## [TASK GOAL]
Every record should be written out exactly, please.

-------- MATERIAL

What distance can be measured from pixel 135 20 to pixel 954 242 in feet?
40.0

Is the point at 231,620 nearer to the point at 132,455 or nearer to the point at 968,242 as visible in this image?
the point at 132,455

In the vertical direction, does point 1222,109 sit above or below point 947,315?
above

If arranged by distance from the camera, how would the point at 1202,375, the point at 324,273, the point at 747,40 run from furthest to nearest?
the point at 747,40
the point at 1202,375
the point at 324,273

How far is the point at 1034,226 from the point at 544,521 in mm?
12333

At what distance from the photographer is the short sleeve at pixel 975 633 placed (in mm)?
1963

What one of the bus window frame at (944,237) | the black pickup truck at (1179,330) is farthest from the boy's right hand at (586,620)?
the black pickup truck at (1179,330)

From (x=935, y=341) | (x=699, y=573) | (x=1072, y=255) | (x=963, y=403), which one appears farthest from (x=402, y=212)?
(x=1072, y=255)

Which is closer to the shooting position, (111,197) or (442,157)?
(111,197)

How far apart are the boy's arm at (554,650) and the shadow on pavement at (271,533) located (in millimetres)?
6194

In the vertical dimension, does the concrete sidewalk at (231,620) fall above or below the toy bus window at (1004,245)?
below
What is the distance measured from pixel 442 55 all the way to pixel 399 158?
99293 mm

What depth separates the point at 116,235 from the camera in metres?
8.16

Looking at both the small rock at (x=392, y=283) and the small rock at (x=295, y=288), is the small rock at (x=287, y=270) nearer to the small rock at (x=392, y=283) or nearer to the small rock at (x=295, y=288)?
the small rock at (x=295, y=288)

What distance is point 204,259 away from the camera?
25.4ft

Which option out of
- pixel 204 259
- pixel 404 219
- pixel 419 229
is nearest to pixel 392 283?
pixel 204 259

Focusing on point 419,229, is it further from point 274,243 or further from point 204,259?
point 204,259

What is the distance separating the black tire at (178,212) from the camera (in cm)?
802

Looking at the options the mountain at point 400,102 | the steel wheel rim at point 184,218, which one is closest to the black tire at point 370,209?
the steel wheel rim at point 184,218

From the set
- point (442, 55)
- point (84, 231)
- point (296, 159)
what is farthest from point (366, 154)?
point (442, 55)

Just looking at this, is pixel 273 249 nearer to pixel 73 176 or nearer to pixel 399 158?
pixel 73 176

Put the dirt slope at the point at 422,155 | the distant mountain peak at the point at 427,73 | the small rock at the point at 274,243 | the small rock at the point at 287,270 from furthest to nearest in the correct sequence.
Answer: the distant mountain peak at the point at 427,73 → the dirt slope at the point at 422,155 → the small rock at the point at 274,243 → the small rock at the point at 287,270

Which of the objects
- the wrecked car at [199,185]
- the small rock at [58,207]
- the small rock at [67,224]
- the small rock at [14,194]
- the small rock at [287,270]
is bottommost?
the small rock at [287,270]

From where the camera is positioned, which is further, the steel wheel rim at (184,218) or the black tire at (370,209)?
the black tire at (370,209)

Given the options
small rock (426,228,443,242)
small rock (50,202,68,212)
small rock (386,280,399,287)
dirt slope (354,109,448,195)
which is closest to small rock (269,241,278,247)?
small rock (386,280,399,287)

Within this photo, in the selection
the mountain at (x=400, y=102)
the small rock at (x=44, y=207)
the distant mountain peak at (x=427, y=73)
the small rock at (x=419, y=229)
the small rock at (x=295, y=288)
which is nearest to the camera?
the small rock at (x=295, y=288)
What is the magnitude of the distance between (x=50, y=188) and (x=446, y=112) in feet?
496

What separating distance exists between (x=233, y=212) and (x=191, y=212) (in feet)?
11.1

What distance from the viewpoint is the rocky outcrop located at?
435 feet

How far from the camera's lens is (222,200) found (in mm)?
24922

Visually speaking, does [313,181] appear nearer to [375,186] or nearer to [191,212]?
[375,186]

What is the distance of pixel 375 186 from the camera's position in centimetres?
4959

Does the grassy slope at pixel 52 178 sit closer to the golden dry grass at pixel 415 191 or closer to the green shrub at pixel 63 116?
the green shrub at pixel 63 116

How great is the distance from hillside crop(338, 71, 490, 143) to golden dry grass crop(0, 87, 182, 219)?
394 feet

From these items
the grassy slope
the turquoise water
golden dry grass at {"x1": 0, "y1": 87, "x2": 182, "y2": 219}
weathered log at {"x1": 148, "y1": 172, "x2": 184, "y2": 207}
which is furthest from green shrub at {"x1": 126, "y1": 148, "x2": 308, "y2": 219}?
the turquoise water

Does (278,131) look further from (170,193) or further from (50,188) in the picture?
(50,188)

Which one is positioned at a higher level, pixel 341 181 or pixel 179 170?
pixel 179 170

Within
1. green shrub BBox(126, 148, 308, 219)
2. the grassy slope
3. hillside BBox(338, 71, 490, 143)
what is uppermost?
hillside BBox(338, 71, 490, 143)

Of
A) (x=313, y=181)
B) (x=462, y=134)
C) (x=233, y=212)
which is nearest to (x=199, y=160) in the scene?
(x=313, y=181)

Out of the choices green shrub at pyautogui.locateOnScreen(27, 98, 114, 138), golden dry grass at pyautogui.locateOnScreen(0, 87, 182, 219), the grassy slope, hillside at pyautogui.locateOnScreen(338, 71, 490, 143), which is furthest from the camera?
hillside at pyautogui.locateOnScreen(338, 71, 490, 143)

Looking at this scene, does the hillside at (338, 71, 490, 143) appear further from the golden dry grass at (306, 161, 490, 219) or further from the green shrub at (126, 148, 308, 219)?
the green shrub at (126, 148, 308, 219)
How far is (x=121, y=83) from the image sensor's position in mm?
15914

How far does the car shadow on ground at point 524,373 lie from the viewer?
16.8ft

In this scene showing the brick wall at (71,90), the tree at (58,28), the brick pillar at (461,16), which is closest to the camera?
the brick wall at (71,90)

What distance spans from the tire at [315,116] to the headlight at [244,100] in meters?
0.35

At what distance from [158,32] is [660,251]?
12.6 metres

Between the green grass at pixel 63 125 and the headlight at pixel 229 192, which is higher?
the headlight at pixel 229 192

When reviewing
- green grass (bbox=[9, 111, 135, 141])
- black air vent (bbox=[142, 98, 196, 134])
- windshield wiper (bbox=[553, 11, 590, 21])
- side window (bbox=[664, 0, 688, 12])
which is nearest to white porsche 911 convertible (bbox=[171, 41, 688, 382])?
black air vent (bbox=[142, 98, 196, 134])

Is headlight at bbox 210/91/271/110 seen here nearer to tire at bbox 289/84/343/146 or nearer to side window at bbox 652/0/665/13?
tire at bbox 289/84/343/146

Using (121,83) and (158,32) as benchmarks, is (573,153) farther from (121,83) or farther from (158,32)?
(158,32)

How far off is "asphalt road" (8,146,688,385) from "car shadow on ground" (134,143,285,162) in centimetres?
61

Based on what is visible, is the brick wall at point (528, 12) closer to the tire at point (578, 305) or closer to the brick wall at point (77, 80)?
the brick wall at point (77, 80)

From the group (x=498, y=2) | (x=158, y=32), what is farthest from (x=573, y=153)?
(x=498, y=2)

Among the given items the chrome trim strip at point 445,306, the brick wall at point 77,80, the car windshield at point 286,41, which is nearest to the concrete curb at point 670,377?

----------------

## [REPLY TO THE EXERCISE]
What distance can be measured from pixel 135 20 to pixel 954 242 in feet?
40.0

Is the point at 231,620 nearer to the point at 132,455 or nearer to the point at 968,242 as visible in this image?
the point at 132,455

In the vertical direction, does point 1222,109 sit above or below point 947,315?
above

If arranged by distance from the camera, how would the point at 1202,375, the point at 324,273, the point at 747,40 run from furthest to nearest?
the point at 747,40
the point at 1202,375
the point at 324,273

How far is the point at 1034,226 from the point at 544,521 in mm?
12333

At what distance from the photographer is the short sleeve at pixel 975 633 placed (in mm)?
1963

What one of the bus window frame at (944,237) | the black pickup truck at (1179,330) is farthest from the boy's right hand at (586,620)?
the black pickup truck at (1179,330)

From (x=935, y=341) | (x=699, y=573) | (x=1072, y=255) | (x=963, y=403), which one appears farthest from (x=402, y=212)?
(x=1072, y=255)

Which is closer to the shooting position, (111,197) or (442,157)?
(111,197)

How far apart are the boy's arm at (554,650) and the shadow on pavement at (271,533) located (in millimetres)?
6194

In the vertical dimension, does the concrete sidewalk at (231,620) fall above or below the toy bus window at (1004,245)?
below
What is the distance measured from pixel 442 55 all the way to pixel 399 158?
99293 mm

What depth separates the point at 116,235 from the camera in metres?
8.16

Looking at both the small rock at (x=392, y=283) and the small rock at (x=295, y=288), is the small rock at (x=287, y=270) nearer to the small rock at (x=392, y=283) or nearer to the small rock at (x=295, y=288)?
the small rock at (x=295, y=288)

What distance is point 204,259 away from the camera?
25.4ft

Which option out of
- pixel 204 259
- pixel 404 219
- pixel 419 229
is nearest to pixel 392 283?
pixel 204 259

Focusing on point 419,229, is it further from point 274,243 or further from point 204,259?
point 204,259

What is the distance separating the black tire at (178,212) from the camera (in cm)?
802

Looking at the options the mountain at point 400,102 | the steel wheel rim at point 184,218, which one is closest to the black tire at point 370,209?
the steel wheel rim at point 184,218

From the set
- point (442, 55)
- point (84, 231)
- point (296, 159)
what is farthest from point (366, 154)?
point (442, 55)

Just looking at this, is pixel 273 249 nearer to pixel 73 176 or nearer to pixel 399 158?
pixel 73 176

Put the dirt slope at the point at 422,155 | the distant mountain peak at the point at 427,73 | the small rock at the point at 274,243 | the small rock at the point at 287,270 from furthest to nearest in the correct sequence.
Answer: the distant mountain peak at the point at 427,73 → the dirt slope at the point at 422,155 → the small rock at the point at 274,243 → the small rock at the point at 287,270

Which of the objects
- the wrecked car at [199,185]
- the small rock at [58,207]
- the small rock at [67,224]
- the small rock at [14,194]
- the small rock at [287,270]
is bottommost?
the small rock at [287,270]

From where the camera is positioned, which is further, the steel wheel rim at (184,218) or the black tire at (370,209)?
the black tire at (370,209)

Given the options
small rock (426,228,443,242)
small rock (50,202,68,212)
small rock (386,280,399,287)
dirt slope (354,109,448,195)
which is closest to small rock (269,241,278,247)?
small rock (386,280,399,287)

Within this photo, in the selection
the mountain at (x=400, y=102)
the small rock at (x=44, y=207)
the distant mountain peak at (x=427, y=73)
the small rock at (x=419, y=229)
the small rock at (x=295, y=288)
which is nearest to the camera?
the small rock at (x=295, y=288)
What is the magnitude of the distance between (x=50, y=188) and (x=446, y=112) in feet?
496

What separating distance exists between (x=233, y=212) and (x=191, y=212) (in feet)?
11.1

What distance from the viewpoint is the rocky outcrop located at?
435 feet

How far from the camera's lens is (222,200) found (in mm)?
24922

Visually speaking, does [313,181] appear nearer to [375,186] or nearer to [191,212]?
[375,186]

What is the distance of pixel 375 186 from the camera's position in centimetres?
4959

Does the grassy slope at pixel 52 178 sit closer to the golden dry grass at pixel 415 191 or closer to the green shrub at pixel 63 116?
the green shrub at pixel 63 116

How great is the distance from hillside crop(338, 71, 490, 143) to golden dry grass crop(0, 87, 182, 219)?
394 feet

From these items
the grassy slope
the turquoise water
golden dry grass at {"x1": 0, "y1": 87, "x2": 182, "y2": 219}
weathered log at {"x1": 148, "y1": 172, "x2": 184, "y2": 207}
which is furthest from green shrub at {"x1": 126, "y1": 148, "x2": 308, "y2": 219}?
the turquoise water

Does (278,131) look further from (170,193) or further from (50,188) in the picture?
(50,188)

Which one is positioned at a higher level, pixel 341 181 or pixel 179 170?
pixel 179 170

Within
1. green shrub BBox(126, 148, 308, 219)
2. the grassy slope
3. hillside BBox(338, 71, 490, 143)
what is uppermost?
hillside BBox(338, 71, 490, 143)

Of
A) (x=313, y=181)
B) (x=462, y=134)
C) (x=233, y=212)
which is nearest to (x=199, y=160) in the scene?
(x=313, y=181)

Out of the choices green shrub at pyautogui.locateOnScreen(27, 98, 114, 138), golden dry grass at pyautogui.locateOnScreen(0, 87, 182, 219), the grassy slope, hillside at pyautogui.locateOnScreen(338, 71, 490, 143), which is furthest from the camera?
hillside at pyautogui.locateOnScreen(338, 71, 490, 143)

Looking at this scene, does the hillside at (338, 71, 490, 143) appear further from the golden dry grass at (306, 161, 490, 219) or further from the green shrub at (126, 148, 308, 219)?
the green shrub at (126, 148, 308, 219)
How far is (x=121, y=83) from the image sensor's position in mm?
15914

How far does the car shadow on ground at point 524,373 lie from the viewer?
16.8ft

In this scene showing the brick wall at (71,90), the tree at (58,28), the brick pillar at (461,16), which is closest to the camera?
the brick wall at (71,90)

What distance spans from the tire at [315,116] to the headlight at [244,100] in meters?
0.35

At what distance from [158,32] is [660,251]?
12.6 metres

Between the green grass at pixel 63 125 and the headlight at pixel 229 192, which is higher?
the headlight at pixel 229 192

When reviewing
- green grass (bbox=[9, 111, 135, 141])
- black air vent (bbox=[142, 98, 196, 134])
- windshield wiper (bbox=[553, 11, 590, 21])
- side window (bbox=[664, 0, 688, 12])
which is nearest to white porsche 911 convertible (bbox=[171, 41, 688, 382])?
black air vent (bbox=[142, 98, 196, 134])

Is headlight at bbox 210/91/271/110 seen here nearer to tire at bbox 289/84/343/146 or nearer to side window at bbox 652/0/665/13?
tire at bbox 289/84/343/146

Using (121,83) and (158,32) as benchmarks, is (573,153) farther from (121,83) or farther from (158,32)?
(158,32)

How far off is "asphalt road" (8,146,688,385) from "car shadow on ground" (134,143,285,162) in centimetres?
61

Based on what is visible, is the brick wall at point (528, 12) closer to the tire at point (578, 305) or closer to the brick wall at point (77, 80)?
the brick wall at point (77, 80)

From the group (x=498, y=2) | (x=158, y=32), what is farthest from (x=573, y=153)?
(x=498, y=2)

Among the given items the chrome trim strip at point 445,306, the brick wall at point 77,80, the car windshield at point 286,41, which is nearest to the concrete curb at point 670,377?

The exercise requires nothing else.